Kids may become more self-conscious if their feelings are ignored, according to Gorelik. Invalidating children’s sentiments, she warns, may result from trying to talk them out of unpleasant feelings or telling them they are overreacting.

While learning how to deal with negative emotions now might be challenging at the time, it will be better for them in the long term.

Allow children to feel the full spectrum of feelings and teach them to believe what they are feeling, she advises.

Don’t try to “fix” their emotions.

Don’t view their emotions as a problem that has to be fixed.

Instead of intervening to ‘correct’ negative feelings,’ Gorelik advises, “concentrate on listening when youngsters share about difficult events and helping them define their emotions.”
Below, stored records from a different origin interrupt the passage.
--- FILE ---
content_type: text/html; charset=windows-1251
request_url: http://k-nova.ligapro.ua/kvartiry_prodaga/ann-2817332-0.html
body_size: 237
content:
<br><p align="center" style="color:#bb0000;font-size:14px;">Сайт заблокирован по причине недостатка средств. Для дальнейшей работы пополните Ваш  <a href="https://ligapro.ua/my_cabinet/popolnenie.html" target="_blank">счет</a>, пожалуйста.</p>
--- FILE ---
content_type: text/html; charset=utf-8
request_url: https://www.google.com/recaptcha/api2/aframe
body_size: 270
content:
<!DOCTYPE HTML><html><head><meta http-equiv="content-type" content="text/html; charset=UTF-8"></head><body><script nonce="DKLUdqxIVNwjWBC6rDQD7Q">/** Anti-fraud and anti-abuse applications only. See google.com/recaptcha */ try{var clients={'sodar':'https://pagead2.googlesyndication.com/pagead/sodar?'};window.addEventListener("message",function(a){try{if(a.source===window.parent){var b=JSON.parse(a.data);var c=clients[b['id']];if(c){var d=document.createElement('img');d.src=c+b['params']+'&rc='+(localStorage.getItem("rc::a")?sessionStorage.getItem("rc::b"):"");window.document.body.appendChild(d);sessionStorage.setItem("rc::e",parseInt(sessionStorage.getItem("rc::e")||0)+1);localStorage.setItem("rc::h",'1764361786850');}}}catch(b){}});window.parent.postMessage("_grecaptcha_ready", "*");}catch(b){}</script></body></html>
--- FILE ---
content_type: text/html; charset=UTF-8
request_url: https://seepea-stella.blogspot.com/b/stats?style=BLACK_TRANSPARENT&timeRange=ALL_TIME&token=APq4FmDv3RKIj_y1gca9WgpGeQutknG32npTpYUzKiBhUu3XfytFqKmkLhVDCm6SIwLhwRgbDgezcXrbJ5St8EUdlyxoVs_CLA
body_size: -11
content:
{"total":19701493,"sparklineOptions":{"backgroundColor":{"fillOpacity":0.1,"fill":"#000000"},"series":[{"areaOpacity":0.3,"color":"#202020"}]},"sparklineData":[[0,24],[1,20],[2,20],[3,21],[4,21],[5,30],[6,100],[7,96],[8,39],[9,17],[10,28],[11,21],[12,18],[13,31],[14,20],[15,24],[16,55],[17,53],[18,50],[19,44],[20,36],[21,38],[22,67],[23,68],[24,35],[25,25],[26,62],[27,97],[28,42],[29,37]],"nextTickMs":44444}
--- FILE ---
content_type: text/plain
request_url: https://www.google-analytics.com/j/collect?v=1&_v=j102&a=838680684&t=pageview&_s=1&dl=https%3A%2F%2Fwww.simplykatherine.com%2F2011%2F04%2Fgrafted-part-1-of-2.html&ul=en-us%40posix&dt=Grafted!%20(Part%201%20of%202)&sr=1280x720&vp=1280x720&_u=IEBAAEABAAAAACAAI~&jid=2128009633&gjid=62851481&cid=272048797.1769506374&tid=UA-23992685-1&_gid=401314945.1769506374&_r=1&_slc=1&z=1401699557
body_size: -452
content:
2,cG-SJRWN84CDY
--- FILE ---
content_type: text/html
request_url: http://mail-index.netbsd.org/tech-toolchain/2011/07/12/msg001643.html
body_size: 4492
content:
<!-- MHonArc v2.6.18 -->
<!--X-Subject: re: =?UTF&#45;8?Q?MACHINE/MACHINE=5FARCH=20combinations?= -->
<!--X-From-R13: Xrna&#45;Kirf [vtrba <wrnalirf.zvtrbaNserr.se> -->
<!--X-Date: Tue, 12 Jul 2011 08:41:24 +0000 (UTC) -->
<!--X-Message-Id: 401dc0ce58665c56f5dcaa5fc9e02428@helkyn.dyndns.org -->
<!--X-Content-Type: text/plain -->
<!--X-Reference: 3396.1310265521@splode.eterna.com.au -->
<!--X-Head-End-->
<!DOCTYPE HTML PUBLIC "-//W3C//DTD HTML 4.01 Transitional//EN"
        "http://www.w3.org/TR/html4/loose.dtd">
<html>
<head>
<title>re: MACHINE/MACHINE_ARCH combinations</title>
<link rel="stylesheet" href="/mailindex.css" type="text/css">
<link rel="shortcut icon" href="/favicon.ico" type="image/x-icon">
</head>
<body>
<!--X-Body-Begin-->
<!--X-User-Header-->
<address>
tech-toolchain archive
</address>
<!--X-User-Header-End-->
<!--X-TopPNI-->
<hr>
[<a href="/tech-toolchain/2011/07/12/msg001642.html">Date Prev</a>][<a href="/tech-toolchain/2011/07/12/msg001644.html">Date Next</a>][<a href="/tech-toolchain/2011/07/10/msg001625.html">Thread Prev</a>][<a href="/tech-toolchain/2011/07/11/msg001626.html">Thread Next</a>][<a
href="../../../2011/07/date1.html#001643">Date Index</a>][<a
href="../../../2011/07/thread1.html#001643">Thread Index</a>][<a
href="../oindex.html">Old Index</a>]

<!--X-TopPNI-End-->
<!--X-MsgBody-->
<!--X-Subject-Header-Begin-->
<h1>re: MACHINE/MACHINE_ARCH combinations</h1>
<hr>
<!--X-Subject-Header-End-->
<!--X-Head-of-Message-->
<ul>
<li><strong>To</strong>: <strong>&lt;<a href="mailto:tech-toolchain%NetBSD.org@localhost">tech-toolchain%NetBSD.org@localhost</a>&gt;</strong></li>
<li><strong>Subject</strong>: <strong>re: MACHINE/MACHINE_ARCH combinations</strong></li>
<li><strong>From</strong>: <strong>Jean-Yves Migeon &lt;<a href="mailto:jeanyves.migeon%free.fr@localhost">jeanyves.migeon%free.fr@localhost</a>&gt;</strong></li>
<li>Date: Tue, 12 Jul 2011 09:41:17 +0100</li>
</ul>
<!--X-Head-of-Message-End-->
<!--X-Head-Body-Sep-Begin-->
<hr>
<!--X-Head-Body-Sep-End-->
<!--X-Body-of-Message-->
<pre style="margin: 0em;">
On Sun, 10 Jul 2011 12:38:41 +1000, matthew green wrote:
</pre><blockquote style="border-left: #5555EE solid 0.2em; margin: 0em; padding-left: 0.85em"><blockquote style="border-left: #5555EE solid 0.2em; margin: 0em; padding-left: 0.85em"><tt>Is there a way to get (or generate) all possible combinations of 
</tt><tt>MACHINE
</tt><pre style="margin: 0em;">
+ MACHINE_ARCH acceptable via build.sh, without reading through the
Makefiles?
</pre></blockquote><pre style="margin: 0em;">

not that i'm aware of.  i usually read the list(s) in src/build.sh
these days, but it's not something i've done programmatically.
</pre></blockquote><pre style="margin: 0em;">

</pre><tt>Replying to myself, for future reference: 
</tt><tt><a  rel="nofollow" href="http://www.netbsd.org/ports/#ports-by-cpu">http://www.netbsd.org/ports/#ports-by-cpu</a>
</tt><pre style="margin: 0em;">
“Allow children to problem solve on their own as much as developmentally appropriate, with encouragement & support,” she continues, “and allow them try to sort things out themselves.”

Adopt a growth mentality.

Some types of praise may be more effective than others in boosting a child’s self-esteem. Encourage your youngster to focus on or claim credit for their efforts rather than their outcomes, advises Gorelik.

Communicate that talents are developed via effort and hard work rather than concentrating just on the results, she advises.

Instead of focusing solely on the sensation of scoring the goal, you might comment after your child achieves a point in a game by asking, “Wow, you spent many practises trying to do that, how does that feel?”

You may say, “I see you worked extremely hard on that,” if they draw a picture.

Instead of praising how lovely the painting is, you could have said, “How did you conceive of using those colours.

Instead of relying on praise from others or rewards, you want your child to have internal confidence.